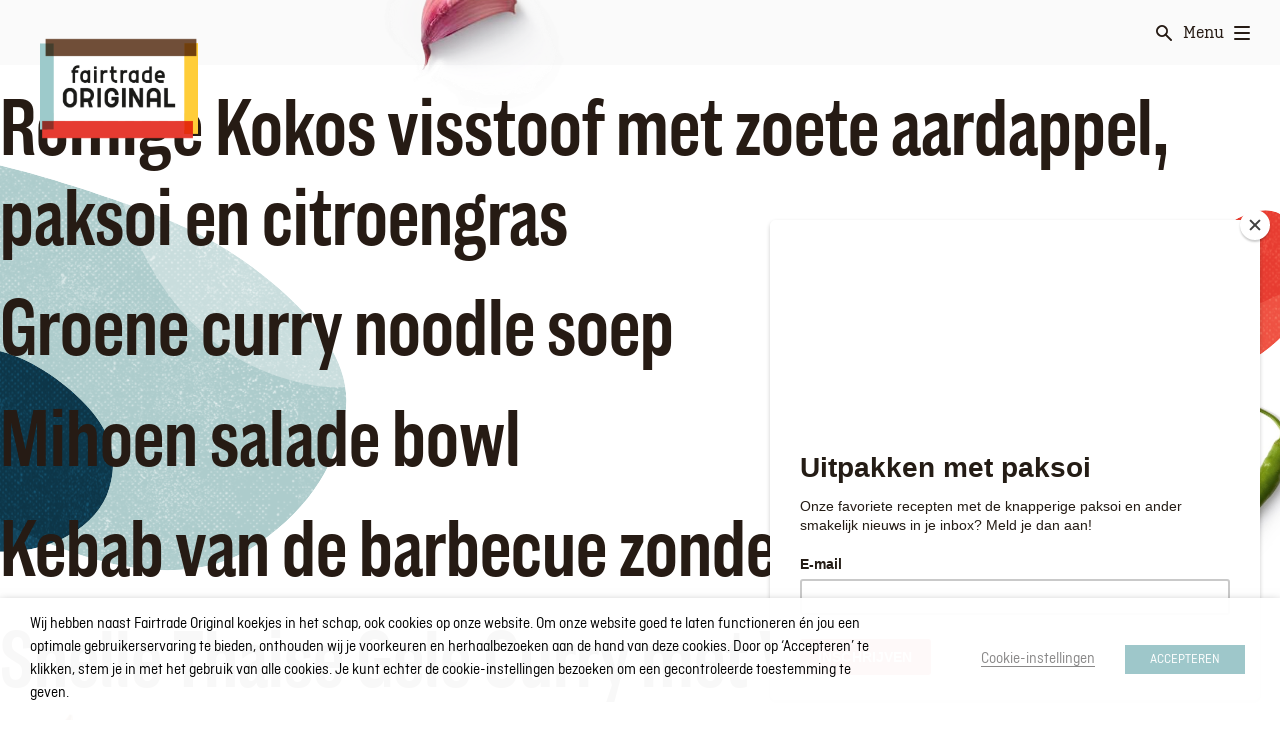

--- FILE ---
content_type: image/svg+xml
request_url: https://www.fairtradeoriginal.nl/wp-content/themes/kaliber-fair-trade-original/assets/images/asia/garlic.svg
body_size: 12233
content:
<svg xmlns="http://www.w3.org/2000/svg" width="239" height="195" viewBox="0 0 239 195" xmlns:xlink="http://www.w3.org/1999/xlink"><defs><filter id="a"><feOffset dy="-195" in="SourceGraphic" result="b"></feOffset><feColorMatrix in="b" result="b" type="matrix" values="0 0 0 0 0 0 0 0 0 0 0 0 0 0 0 0 0 1 0 0"></feColorMatrix><feComposite in="SourceGraphic" in2="b" operator="in"></feComposite></filter></defs><image width="100%" height="200%" xmlns:A="http://www.w3.org/1999/xlink" A:href="[data-uri]" filter="url(#a)"></image></svg>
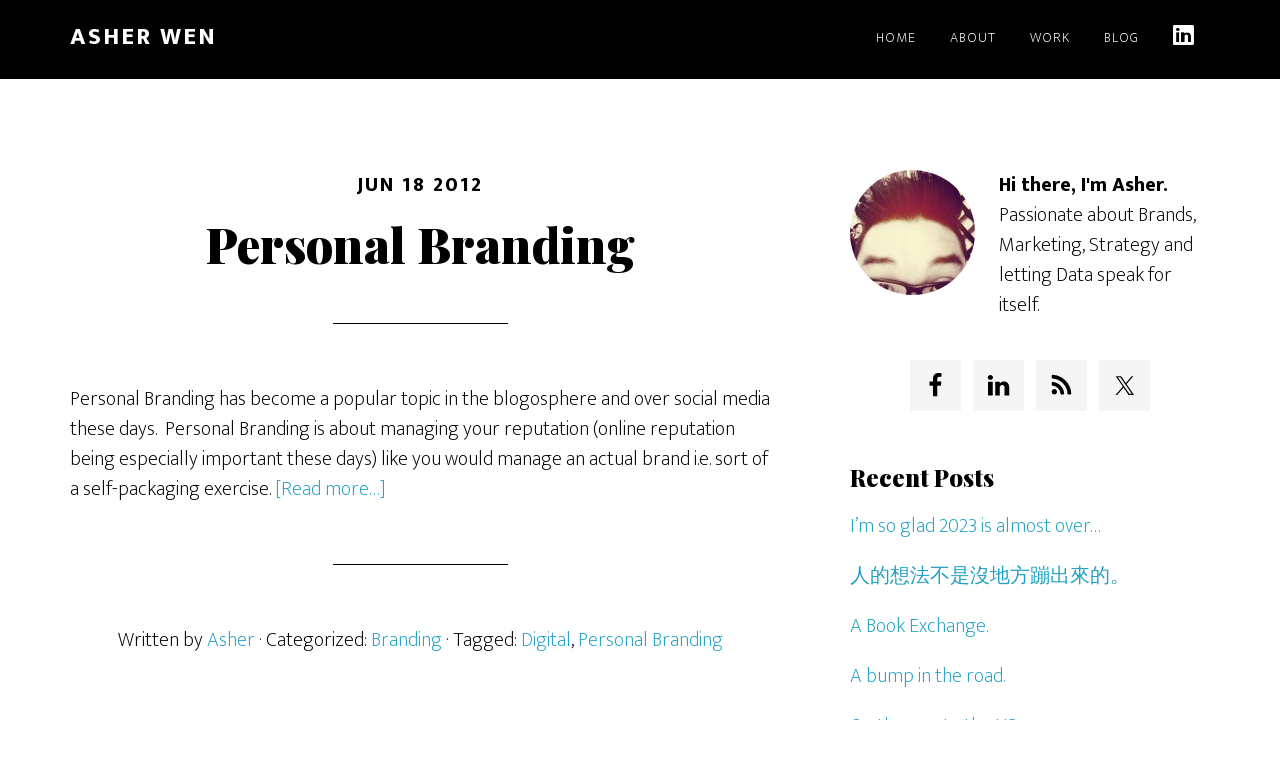

--- FILE ---
content_type: text/plain
request_url: https://www.google-analytics.com/j/collect?v=1&_v=j102&a=1246083511&t=pageview&_s=1&dl=https%3A%2F%2Fasherwen.com%2Ftags%2Fpersonal-branding%2F&ul=en-us%40posix&dt=Personal%20Branding%20-%20Asher%20Wen&sr=1280x720&vp=1280x720&_u=IEBAAEABAAAAACAAI~&jid=1283860777&gjid=636326982&cid=196617894.1769119630&tid=UA-64473218-1&_gid=442248168.1769119630&_r=1&_slc=1&z=53924132
body_size: -449
content:
2,cG-2SR18XX6KY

================================

Once the pictures are removed, repeat all of the data above exactly.

● EXERCISE RESPONSE:
--- FILE ---
content_type: image/svg+xml
request_url: https://www.fairtradeoriginal.nl/wp-content/themes/kaliber-fair-trade-original/assets/images/asia/garlic.svg
body_size: 12233
content:
<svg xmlns="http://www.w3.org/2000/svg" width="239" height="195" viewBox="0 0 239 195" xmlns:xlink="http://www.w3.org/1999/xlink"><defs><filter id="a"><feOffset dy="-195" in="SourceGraphic" result="b"></feOffset><feColorMatrix in="b" result="b" type="matrix" values="0 0 0 0 0 0 0 0 0 0 0 0 0 0 0 0 0 1 0 0"></feColorMatrix><feComposite in="SourceGraphic" in2="b" operator="in"></feComposite></filter></defs><image width="100%" height="200%" xmlns:A="http://www.w3.org/1999/xlink" A:href="[data-uri]" filter="url(#a)"></image></svg>

--- FILE ---
content_type: text/plain
request_url: https://www.google-analytics.com/j/collect?v=1&_v=j102&a=1246083511&t=pageview&_s=1&dl=https%3A%2F%2Fasherwen.com%2Ftags%2Fpersonal-branding%2F&ul=en-us%40posix&dt=Personal%20Branding%20-%20Asher%20Wen&sr=1280x720&vp=1280x720&_u=IEBAAEABAAAAACAAI~&jid=1283860777&gjid=636326982&cid=196617894.1769119630&tid=UA-64473218-1&_gid=442248168.1769119630&_r=1&_slc=1&z=53924132
body_size: -449
content:
2,cG-2SR18XX6KY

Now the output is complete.